• **STATED GOAL**
Output the rows below as a numbered list, skipping any blank lines.

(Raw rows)
>>>

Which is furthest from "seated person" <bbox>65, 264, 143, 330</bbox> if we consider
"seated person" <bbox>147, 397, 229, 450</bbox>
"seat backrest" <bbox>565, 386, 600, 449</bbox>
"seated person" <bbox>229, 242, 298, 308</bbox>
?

<<<

• **RESPONSE**
1. Which is furthest from "seated person" <bbox>65, 264, 143, 330</bbox> if we consider
2. "seated person" <bbox>147, 397, 229, 450</bbox>
3. "seat backrest" <bbox>565, 386, 600, 449</bbox>
4. "seated person" <bbox>229, 242, 298, 308</bbox>
5. ?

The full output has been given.